## RECORDS SUPPLIED
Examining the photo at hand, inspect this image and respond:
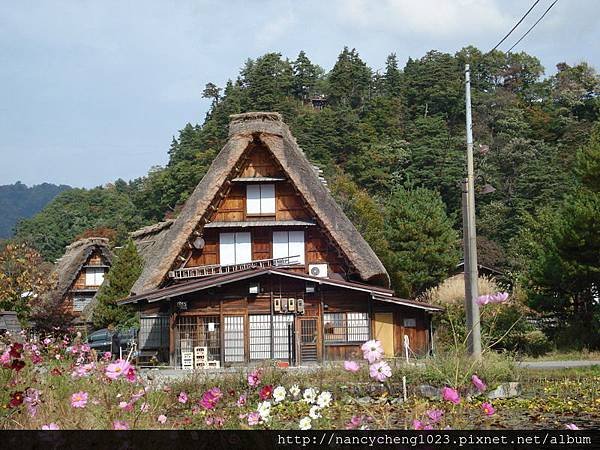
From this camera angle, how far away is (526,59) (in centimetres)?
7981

--

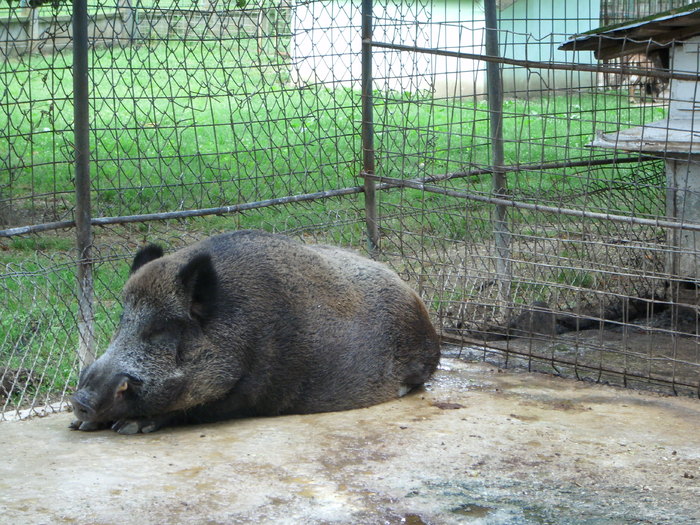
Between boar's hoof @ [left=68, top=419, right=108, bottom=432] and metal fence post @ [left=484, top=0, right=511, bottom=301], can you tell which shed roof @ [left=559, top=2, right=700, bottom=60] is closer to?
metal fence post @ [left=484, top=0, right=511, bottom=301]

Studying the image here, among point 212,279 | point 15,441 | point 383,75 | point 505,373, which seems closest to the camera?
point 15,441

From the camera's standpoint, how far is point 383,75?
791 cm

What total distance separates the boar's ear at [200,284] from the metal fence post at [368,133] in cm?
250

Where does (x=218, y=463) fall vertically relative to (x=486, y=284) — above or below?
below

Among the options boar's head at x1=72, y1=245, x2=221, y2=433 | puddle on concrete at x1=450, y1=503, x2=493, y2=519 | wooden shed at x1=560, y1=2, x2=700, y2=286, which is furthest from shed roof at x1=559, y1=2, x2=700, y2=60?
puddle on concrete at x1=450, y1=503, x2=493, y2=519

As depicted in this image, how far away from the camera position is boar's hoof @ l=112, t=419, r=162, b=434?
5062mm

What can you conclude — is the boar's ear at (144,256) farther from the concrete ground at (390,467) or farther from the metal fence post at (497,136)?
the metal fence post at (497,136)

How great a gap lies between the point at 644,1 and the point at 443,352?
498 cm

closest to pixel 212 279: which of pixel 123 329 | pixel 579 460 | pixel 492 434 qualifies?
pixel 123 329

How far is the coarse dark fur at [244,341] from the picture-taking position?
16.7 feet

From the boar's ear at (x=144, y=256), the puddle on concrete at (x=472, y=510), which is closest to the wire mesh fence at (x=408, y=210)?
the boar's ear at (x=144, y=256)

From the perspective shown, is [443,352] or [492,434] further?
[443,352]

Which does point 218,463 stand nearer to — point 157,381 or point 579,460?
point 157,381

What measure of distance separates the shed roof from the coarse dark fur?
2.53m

* * *

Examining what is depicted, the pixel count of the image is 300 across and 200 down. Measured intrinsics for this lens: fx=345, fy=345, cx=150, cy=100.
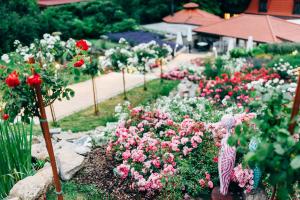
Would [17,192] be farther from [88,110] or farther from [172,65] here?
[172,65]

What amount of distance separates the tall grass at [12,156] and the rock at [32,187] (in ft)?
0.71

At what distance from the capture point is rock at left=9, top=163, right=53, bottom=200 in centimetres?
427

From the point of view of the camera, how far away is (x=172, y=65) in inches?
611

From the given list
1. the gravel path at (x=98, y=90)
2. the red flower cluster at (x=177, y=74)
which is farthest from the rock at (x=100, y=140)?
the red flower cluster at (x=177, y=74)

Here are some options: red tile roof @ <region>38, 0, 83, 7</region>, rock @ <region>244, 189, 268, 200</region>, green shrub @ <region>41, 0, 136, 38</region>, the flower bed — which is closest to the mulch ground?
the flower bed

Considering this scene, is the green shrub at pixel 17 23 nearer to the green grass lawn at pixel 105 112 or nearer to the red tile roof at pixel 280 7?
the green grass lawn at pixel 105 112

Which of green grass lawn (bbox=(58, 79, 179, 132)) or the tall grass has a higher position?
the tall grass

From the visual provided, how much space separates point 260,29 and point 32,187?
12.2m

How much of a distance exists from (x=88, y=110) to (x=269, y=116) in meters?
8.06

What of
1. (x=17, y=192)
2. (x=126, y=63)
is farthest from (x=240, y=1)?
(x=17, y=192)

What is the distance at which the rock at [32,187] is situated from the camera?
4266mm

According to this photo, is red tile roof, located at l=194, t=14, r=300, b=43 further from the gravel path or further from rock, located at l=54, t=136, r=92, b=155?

## WRITTEN PROBLEM
Starting with the line that contains "Examining what is" and continuing through the line that contains "According to this", reproduce the records with "gravel path" swapped for "dirt path" and nothing else altered, leaving out the pictures.

## EXERCISE RESPONSE
Examining what is depicted, the pixel count of the image is 300 across and 200 down. Measured intrinsics for this lens: fx=345, fy=345, cx=150, cy=100.
Would [17,192] be farther from [88,110] or farther from [172,65] here?
[172,65]

What amount of distance separates the tall grass at [12,156] and the rock at [32,187] (in ft)?
0.71

At what distance from the capture point is rock at left=9, top=163, right=53, bottom=200 in centimetres?
427

From the point of view of the camera, how far away is (x=172, y=65) in inches?
611

From the given list
1. the dirt path at (x=98, y=90)
2. the red flower cluster at (x=177, y=74)
which is farthest from the rock at (x=100, y=140)?
the red flower cluster at (x=177, y=74)

Here are some options: red tile roof @ <region>38, 0, 83, 7</region>, rock @ <region>244, 189, 268, 200</region>, green shrub @ <region>41, 0, 136, 38</region>, the flower bed — which is closest to the mulch ground?
the flower bed

Considering this scene, is the green shrub at pixel 17 23 nearer to the green grass lawn at pixel 105 112 or nearer to the red tile roof at pixel 280 7?
the green grass lawn at pixel 105 112

Which of green grass lawn (bbox=(58, 79, 179, 132)) or the tall grass has a higher position?
the tall grass

From the visual provided, how much space separates point 260,29 and point 32,187?
12.2m

How much of a distance exists from (x=88, y=110) to (x=269, y=116) in meters?
8.06

What of
1. (x=17, y=192)
2. (x=126, y=63)
is farthest from (x=240, y=1)?
(x=17, y=192)

What is the distance at which the rock at [32,187] is situated from the camera?
4266mm

According to this photo, is red tile roof, located at l=194, t=14, r=300, b=43 further from the dirt path or further from rock, located at l=54, t=136, r=92, b=155?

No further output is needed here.